> _CHALLENGE 1_
In the video-chat thread, how long did the first poster talk with a guy on the train?
> _CHALLENGE 2_
List every distinct username that posts in the video-chat thread.
> _CHALLENGE 3_
Reproduce the passage of the video-chat thread between "I am definitely" and "could gradually overcome..", inclusive.

# Practice social skills, Video-chat



## Benmiller (Feb 11, 2011)

Hey everyone in there that need to get out there (I'm sorry)

I want to give you the opportunity and/or invite you to start an online anxiety group together, 
helping each other with problems and setbacks, setting goals together, but most importantly: VIDEO-CHATTING over skype or something, so we can apply the social skills we learn and I'm sure we'll be fully recovered within max six months. 

We could do this with two or three people, but the more the better I think, so you'll have more different personalities to talk to, and there 'll be more chance that you have time at the same time.
I think it would be good if we'd make skype accounts or something and everytime we're available, get online and first chat and discuss what skills we're going to practice and then video-chat, and afterwards tell each other on chat what points we think yourself and the other person did right and wrong and make notes and doing it even better the next time.

About my state at the moment:
at the start of college this year, my shyness has slowly involved into social anxiety. But after a few months I started CBT and made some great progress. I even talked with one guy in the train for 40 minutes (don't be scared, I've never done that before, trust me).

But the thing is: I found out that practicing social skills and conversation in the mirror was one of the best ways to get better. And I really think this will benefit you too really.
And then the next step is: practicing social skills with other people.

So if you feel like you're ready, or almost ready, it would be great for the both of us if you'd join me in this. I promise I won't judge you or whatever, if you want to you can just think about it as practicing, so if you make any mistakes, that's great, we'll just learn from that. 

As a matter of fact (of was it a fact of matter? Can't remember) I'll love you (in a business-associate-way) for joining me in this adventure!

So I'm really really looking forward to your responses, and to finally taking the last step and conquer our social anxiety's and shyness forever (exclamation mark)

Greetings you all


----------



## filmakerd (Oct 31, 2009)

I just read about this is it going to happen?


----------



## Event Horizon (Feb 23, 2011)

I am definitely interested! Please pm me the details so I can add the group


----------



## Mithun (Sep 25, 2008)

Its a good idea... oral communication(in-person) is one of the main deal of SA... I guess, with practice and exposure we could gradually overcome..

Thanks Benmiller.. I am in!:yes


----------



## slothex (May 24, 2011)

Id be interested to try it out.


----------



## rambo (Nov 14, 2010)

Coolz0rz. Me and this other dude is starting a Skype SAS group like this. If U havent already started it, U can join us. We suppose to start very soon.


----------



## Benmiller (Feb 11, 2011)

It's great that so many people are interested! 
I have a really bad headache right now and am really tired, so I'm going to sleep, but tomorrow I'll outline the details of the idea to you and get this started


----------



## Benmiller (Feb 11, 2011)

"Update" It will start very soon, Rombow and I will first discuss some details to get it working good.
Have a nice day


----------



## meringue (May 30, 2011)

I'd be interested. Sounds like an awesome idea.


----------



## Benmiller (Feb 11, 2011)

Hey there,
so here's what I think will be a good way to start the skype group:

Step 1:
add me on skype: "theglovecompartment"
(you can make a new skype-account for this purpose if you want to)

Step 2:
I will make a contact-list with all the people and send that to everyone on skype, so everyone has everyone as a contact.(still grasp it?)

Step 3:
We don't schedule set times for meetings, because I know everyone has many things scheduled already in their lives, and people that are around that aren't supposed to be around. 
But just try to be online whenever you can.

> _AVAILABLE DATA_
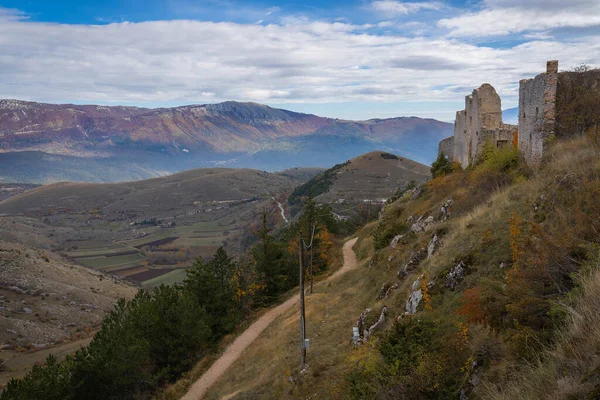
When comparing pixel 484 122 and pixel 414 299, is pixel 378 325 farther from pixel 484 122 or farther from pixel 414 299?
pixel 484 122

> _EXPECTED ANSWER 1_
40 minutes.

> _EXPECTED ANSWER 2_
Benmiller, filmakerd, Event Horizon, Mithun, slothex, rambo, meringue

> _EXPECTED ANSWER 3_
I am definitely interested! Please pm me the details so I can add the group


----------



## Mithun (Sep 25, 2008)

Its a good idea... oral communication(in-person) is one of the main deal of SA... I guess, with practice and exposure we could gradually overcome..